In response to the appeal by the public prosecutor's office, the Hamm Higher Regional Court submitted the legal question to the Federal Court of Justice as to whether the criminal justice judge may always affirm the causality between the offense and the success of the offense if the opposite is not expressly proven.

Summary of the judgment

The Federal Court of Justice first ruled that the existence of the objective fact, in particular the necessary causality between the act and the success of the act, is subject to the free conviction of the judge.

However, due to the presumption of innocence vis-à-vis the accused, the judge must in principle prove the existence of the objective facts. Just as the theoretical possibility of a missing causality is not sufficient to deny it, the existence of causality has to be proven under all conceivable circumstances. It is enough if the judge has won the human conviction that the causality is certain.

In doing so, however, the criminal justice judge must not disregard serious doubts about the causality to the detriment of the accused. Serious doubts do not only arise when the reasons against a causality predominate, but rather when they exclude the conviction of the certainty of the contrary, which the judge must explain and discuss in the judgment. Absolute certainty or even proof of the lack of causality is not necessary.
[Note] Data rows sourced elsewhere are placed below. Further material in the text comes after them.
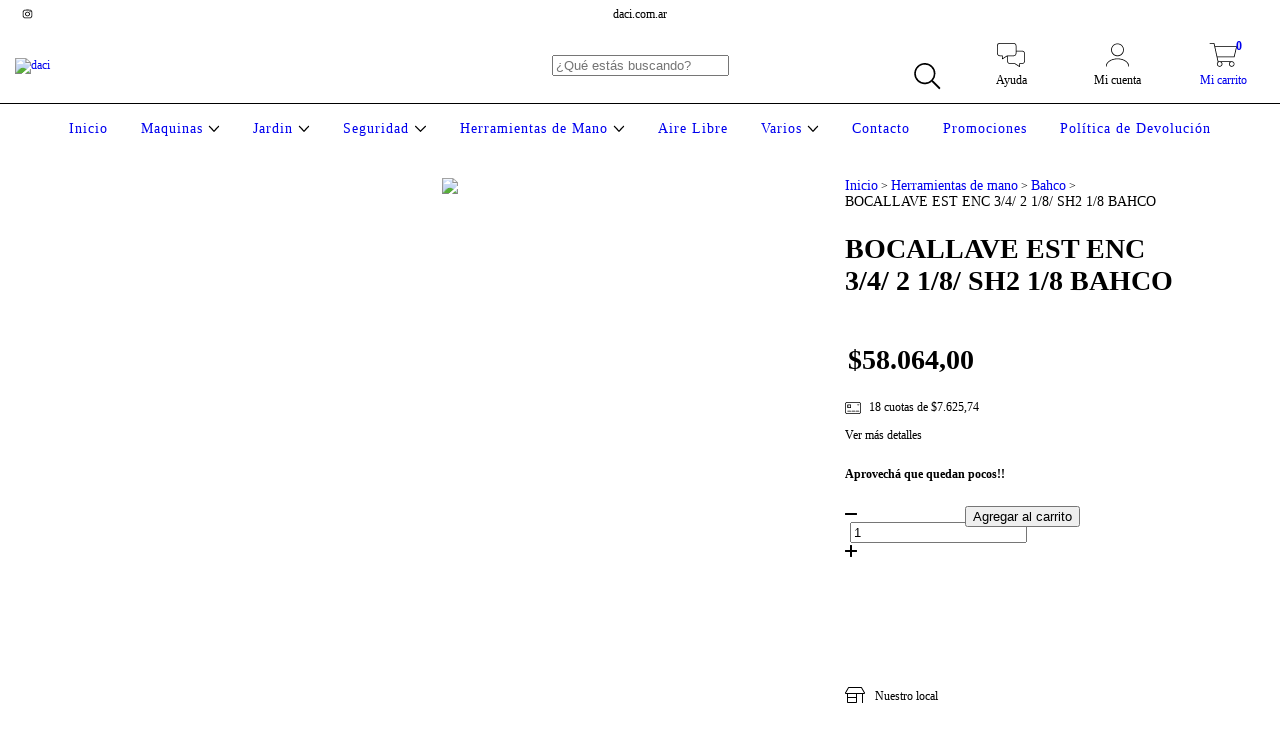

--- FILE ---
content_type: text/plain
request_url: https://www.google-analytics.com/j/collect?v=1&_v=j102&a=1757513326&t=pageview&_s=1&dl=https%3A%2F%2Fwww.daci.com.ar%2Fproductos%2Fbocallave-est-enc-3-4-2-1-8-sh2-1-8%2F&ul=en-us%40posix&dt=BOCALLAVE%20EST%20ENC%203%2F4%2F%202%201%2F8%2F%20SH2%201%2F8%20BAHCO%20-%20daci&sr=1280x720&vp=1280x720&_u=aGBAgEIJAAAAACAMI~&jid=1142376464&gjid=917951963&cid=1816019386.1763397784&tid=UA-216362374-1&_gid=866324390.1763397784&_slc=1&pa=detail&pr1id=99420332&pr1nm=BOCALLAVE%20EST%20ENC%203%2F4%2F%202%201%2F8%2F%20SH2%201%2F8%20BAHCO&pr1ps=1&z=1381545823
body_size: -450
content:
2,cG-Z368X91CMC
The challenged judgment of the regional court fulfills these criteria. The judge justifiably had serious doubts as to whether the crime would not have been successful even if he had acted in accordance with his duties. An expert found that the cyclist initially did not notice the truck because of the heavy drunkenness, then suddenly got frightened, pulled to the left and got under the wheels of the trailer. Under these circumstances, the judge was convinced that the cyclist would have died even if the accused had kept a sufficient safety distance from the cyclist, because in this case too the cyclist would have reacted in the same way, the greater safety distance would have been due to the speed of the Cyclist only affected within fractions of a second. Under these circumstances, the regional court could rightly acquit the defendant from the charge of negligent homicide.